His battleground covered an area of forty acres--broken, scrubby,
uncertain side-hill acres, at that. In brief, a worked-out farm among the
mountain slopes of the North Jersey hinterland; six miles from the
nearest railroad.
The farm was Ferris's, by right of sole heritage from his father, a
Civil-War veteran, who had taken up the wilderness land in 1865 and
who, for thirty years thereafter, had wrought to make it pay. At best the
elder Ferris had wrenched only a meager living from the light and
rock-infested soil.
The first-growth timber on the west woodlot for some time had staved
off the need of a mortgage; its veteran oaks and hickories grimly giving
up their lives, in hundreds, to keep the wolf from the door of their
owner.
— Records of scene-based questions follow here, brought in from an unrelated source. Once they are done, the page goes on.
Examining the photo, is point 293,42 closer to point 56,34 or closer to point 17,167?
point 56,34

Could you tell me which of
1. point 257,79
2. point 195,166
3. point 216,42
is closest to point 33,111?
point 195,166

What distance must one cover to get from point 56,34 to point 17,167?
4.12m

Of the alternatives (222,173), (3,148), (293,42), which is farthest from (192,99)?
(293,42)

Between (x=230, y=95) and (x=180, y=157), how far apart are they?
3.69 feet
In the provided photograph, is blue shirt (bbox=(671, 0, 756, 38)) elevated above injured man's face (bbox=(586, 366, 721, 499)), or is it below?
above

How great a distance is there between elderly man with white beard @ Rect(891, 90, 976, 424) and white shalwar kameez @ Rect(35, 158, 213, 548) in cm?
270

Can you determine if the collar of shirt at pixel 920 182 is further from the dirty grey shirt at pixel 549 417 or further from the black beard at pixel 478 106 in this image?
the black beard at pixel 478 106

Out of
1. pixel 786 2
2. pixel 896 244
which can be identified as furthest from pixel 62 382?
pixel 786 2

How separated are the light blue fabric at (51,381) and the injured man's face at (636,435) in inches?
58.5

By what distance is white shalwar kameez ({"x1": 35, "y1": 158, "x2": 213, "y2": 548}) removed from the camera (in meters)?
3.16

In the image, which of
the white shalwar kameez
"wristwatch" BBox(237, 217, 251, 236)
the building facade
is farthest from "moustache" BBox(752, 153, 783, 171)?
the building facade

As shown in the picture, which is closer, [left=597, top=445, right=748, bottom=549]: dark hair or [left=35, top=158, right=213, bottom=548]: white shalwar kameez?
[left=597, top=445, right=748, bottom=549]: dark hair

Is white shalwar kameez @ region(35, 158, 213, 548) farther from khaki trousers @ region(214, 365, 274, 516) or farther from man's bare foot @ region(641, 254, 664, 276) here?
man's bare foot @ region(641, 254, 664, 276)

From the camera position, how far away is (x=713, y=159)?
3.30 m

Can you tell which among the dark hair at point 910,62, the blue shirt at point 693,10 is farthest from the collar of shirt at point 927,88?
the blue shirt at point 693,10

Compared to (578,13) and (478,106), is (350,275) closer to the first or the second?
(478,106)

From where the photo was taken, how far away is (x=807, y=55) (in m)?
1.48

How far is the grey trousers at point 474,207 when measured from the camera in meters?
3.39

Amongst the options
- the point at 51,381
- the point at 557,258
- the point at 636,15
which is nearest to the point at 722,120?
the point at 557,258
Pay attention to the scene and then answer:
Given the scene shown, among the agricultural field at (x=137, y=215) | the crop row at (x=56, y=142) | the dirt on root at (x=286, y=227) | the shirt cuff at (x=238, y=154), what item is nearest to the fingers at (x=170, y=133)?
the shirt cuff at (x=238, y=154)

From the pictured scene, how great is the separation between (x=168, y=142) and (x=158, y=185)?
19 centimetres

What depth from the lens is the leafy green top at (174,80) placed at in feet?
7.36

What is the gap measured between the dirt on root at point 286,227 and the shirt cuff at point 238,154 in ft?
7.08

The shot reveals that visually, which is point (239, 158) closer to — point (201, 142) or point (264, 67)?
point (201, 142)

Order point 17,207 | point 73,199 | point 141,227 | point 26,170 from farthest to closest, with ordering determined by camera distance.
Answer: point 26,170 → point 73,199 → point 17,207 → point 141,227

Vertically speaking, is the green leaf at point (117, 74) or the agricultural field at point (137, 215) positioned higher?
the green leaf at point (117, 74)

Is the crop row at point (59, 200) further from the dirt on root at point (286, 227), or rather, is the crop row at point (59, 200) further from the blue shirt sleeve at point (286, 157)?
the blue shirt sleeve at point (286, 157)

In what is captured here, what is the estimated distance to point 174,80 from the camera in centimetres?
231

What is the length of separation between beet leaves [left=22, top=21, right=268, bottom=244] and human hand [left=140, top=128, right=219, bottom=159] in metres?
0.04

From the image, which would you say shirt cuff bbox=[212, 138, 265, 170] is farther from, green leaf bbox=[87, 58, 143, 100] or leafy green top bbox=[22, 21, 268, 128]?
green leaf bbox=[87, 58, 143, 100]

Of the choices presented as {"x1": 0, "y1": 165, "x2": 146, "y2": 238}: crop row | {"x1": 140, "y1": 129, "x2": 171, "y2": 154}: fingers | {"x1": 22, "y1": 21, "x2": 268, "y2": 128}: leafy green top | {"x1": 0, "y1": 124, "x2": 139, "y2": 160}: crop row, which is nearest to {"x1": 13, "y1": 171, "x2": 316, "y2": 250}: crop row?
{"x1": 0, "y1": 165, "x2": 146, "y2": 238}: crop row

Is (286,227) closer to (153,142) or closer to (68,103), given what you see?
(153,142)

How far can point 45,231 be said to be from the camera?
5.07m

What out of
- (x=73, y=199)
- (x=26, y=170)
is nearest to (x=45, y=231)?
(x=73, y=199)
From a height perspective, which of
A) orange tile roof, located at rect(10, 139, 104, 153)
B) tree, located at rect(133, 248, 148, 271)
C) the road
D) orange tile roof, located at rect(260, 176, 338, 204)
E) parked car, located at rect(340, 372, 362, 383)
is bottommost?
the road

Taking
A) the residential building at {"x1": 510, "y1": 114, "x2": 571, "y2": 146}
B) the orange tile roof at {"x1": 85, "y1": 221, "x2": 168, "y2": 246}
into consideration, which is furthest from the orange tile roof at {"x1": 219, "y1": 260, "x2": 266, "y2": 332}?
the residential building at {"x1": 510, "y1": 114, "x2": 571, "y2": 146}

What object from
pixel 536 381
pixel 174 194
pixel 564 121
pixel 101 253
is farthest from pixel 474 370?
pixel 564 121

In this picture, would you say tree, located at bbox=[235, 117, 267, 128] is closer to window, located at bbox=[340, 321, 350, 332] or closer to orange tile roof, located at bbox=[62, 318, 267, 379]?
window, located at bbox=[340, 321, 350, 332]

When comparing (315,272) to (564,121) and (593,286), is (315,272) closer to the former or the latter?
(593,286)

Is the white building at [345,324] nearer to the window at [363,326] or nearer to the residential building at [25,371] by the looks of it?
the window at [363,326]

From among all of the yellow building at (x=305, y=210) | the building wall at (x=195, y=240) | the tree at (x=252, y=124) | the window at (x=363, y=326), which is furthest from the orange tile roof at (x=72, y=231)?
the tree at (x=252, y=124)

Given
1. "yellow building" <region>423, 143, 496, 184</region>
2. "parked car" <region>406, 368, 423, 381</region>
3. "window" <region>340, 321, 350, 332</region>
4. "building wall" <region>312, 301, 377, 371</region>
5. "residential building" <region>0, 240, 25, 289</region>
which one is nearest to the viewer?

When the last of the salable timber was gone Old Man Ferris
tried his hand at truck farming, and sold his wares from a wagon to the
denizens of Craigswold, the new colony of rich folk, four miles to
northward.
But to raise such vegetables and fruits as would tempt the eyes and the
purses of Craigswold people it was necessary to have more than mere
zeal and industry. Sour ground will not readily yield sweet abundance,
be the toiler ever so industrious. Moreover, there was large and
growing competition, in the form of other huckster routes.
And presently the old veteran wearied of the eternal uphill struggle. He
mortgaged the farm, dying soon afterward. And Link, his son, was left
to carry on the thankless task.
Link Ferris was as much a part of the Ferris farm as was the giant
bowlder in the south mowing. He had been born in the paintless shack
which his father had built with his own rheumatic hands. He had
worked for more than a quarter century, in and out of the hill fields and
the ramshackle barns. From babyhood he had toiled there. Scant had
been the chances for schooling, and more scant had been the
opportunities for outside influence.
Wherefore, Link had grown to a wirily weedy and slouching manhood,
almost as ignorant of the world beyond his mountain walls as were any
of his own "critters." His life was bounded by fruitless labor, varied

only by such sleep and food as might fit him to labor the harder.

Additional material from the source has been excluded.